* [Brief]:
The answer is every line in the data below that contains the word "species".

* [Records to use]:
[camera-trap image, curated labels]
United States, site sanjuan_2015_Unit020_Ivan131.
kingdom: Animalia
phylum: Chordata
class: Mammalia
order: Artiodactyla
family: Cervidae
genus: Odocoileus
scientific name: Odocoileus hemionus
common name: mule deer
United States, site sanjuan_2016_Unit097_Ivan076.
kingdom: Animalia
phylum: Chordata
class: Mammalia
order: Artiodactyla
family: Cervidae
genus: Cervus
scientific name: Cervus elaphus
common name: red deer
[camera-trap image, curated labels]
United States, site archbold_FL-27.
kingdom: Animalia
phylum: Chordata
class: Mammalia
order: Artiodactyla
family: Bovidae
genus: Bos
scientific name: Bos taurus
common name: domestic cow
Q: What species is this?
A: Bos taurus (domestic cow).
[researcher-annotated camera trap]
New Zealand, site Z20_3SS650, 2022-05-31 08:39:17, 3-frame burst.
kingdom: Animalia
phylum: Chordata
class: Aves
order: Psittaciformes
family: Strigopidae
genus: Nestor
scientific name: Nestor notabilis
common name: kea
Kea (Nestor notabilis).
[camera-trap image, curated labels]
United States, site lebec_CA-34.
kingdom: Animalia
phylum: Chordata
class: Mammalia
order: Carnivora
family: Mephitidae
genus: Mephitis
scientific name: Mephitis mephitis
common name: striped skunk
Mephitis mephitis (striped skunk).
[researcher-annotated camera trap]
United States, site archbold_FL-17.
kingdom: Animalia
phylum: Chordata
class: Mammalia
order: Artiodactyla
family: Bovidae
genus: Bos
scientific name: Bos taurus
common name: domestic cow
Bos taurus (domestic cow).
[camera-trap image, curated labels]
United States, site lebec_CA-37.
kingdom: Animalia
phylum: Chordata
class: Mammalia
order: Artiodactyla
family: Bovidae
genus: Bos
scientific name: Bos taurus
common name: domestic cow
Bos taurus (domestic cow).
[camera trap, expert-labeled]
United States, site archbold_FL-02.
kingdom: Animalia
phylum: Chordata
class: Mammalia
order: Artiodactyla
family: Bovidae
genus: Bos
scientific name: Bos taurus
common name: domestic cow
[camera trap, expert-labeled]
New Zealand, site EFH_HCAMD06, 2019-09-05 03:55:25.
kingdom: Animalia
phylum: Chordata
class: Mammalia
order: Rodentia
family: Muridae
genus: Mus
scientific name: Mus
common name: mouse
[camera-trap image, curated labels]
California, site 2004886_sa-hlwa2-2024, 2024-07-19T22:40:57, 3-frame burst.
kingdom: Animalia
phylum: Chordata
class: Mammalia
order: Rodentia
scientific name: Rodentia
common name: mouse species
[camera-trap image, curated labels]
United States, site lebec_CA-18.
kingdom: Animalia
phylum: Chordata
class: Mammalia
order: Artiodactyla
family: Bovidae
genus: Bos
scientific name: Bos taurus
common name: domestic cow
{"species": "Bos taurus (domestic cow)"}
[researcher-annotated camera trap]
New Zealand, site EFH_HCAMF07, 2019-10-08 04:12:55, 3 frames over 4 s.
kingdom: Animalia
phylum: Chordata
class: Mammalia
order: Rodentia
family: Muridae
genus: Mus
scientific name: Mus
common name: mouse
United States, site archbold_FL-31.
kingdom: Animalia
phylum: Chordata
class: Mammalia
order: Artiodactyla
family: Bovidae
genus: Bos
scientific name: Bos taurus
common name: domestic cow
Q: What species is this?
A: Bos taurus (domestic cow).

* [Your solution]:
Q: What species is this?
common name: mouse species
{"species": "Bos taurus (domestic cow)"}
Q: What species is this?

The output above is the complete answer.